The only explanation that made sense to biblical redactors—or, for that matter, makes sense to us—is the one that shows us the otherwise worthy patriarchs as timid souls who are perfectly willing to consign their wives to the beds of powerful men in exchange for their own physical safety and, perhaps, a king’s reward.
The choice of bed partners as depicted in Holy Scripture is sometimes a matter of politics and diplomacy rather than love or lust. Solomon, for example, is said to have accumulated seven hundred wives (1 Kings 11:3), and it is likely that many of these marriages were meant to seal alliances between an Israelite king at the height of his power and the princes and potentates of the surrounding nations and empires. And even when the Bible reports a sexual encounter that is frankly
incestuous, political ambition rather than sexual adventure is sometimes at the heart of the matter, as when Absalom, son of King David, conducts a public orgy with his father’s concubines on the palace rooftop.

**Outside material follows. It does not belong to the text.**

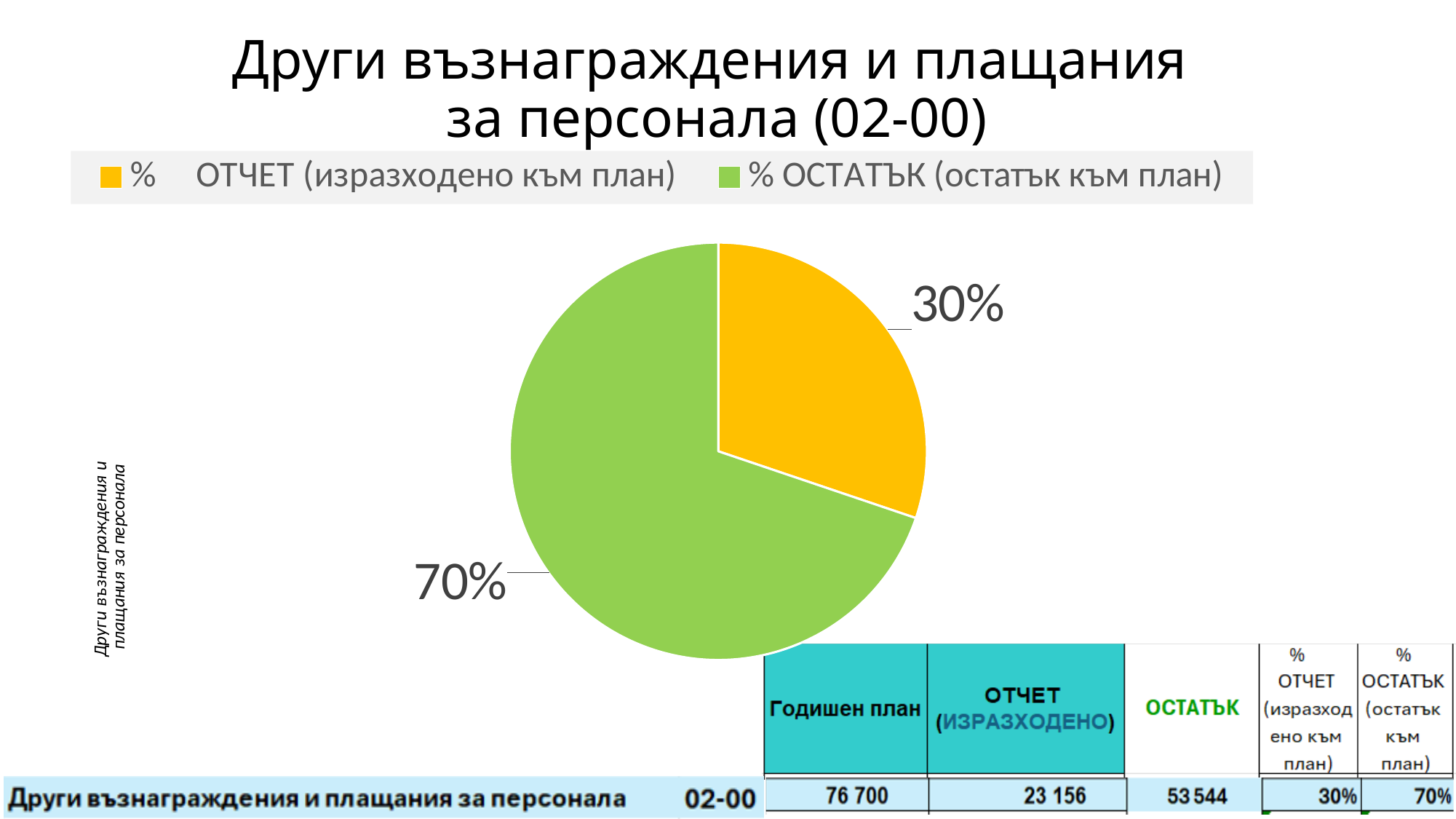
Which is larger: the "% ОТЧЕТ" slice or the "% ОСТАТЪК" slice? % ОСТАТЪК Which slice of the pie is the smallest? % ОТЧЕТ (изразходено към план) What is the title of the slide containing the pie chart? Други възнаграждения и плащания за персонала (02-00) What is the difference in percentage points between the "% ОСТАТЪК" slice and the "% ОТЧЕТ" slice? 40 What share of the pie does the "% ОТЧЕТ (изразходено към план)" slice represent? 30% What share of the pie does the "% ОСТАТЪК (остатък към план)" slice represent? 70% How many entries does the legend list? 2 What colour is the "% ОТЧЕТ (изразходено към план)" slice? yellow Which slice of the pie is the largest? % ОСТАТЪК (остатък към план) What kind of chart is shown on the slide? pie chart What colour is the "% ОСТАТЪК (остатък към план)" slice? green How many slices does the pie chart have? 2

David’s concubines were installed in what can only be called a harem—the kings of Israel, like other monarchs of the ancient Near East, collected wives and concubines in great profusion, and the harem was a symbol of the grandeur and opulence of a king’s court. The much-married Solomon, for example, stocked his harem with an additional three hundred concubines. And we are plainly told that Ahaziah, a descendant of David and Solomon, aped the ways of pagan kings by recruiting (or making) eunuchs
*
to secure the chastity of his wives (2 Kings 9:32), even though a man whose “privy parts” are “crushed or maimed” is regarded with horror by the biblical author known as the Deuteronomist (Deut. 23:2).
A harem guard was essential because the chastity of a king’s wife or concubine was another symbol of the monarch’s power and potency. Thus, when the rebellious Absalom goes to war against his father, King David, and drives the monarch out of Jerusalem, he chooses a striking (and notably Freudian) gesture to symbolize the assumption of his father’s throne: Absalom takes captive the royal concubines who had been left behind by the fleeing monarch, erects a tent on the roof of the royal palace, where he can be seen by all of Jerusalem, and makes love to each of the ten concubines “in the sight of all Israel” (2 Sam. 16:22). The political message was unmistakable: “To lie with a monarch’s concubine,” one Bible scholar has written, “was tantamount to usurpation of the throne.”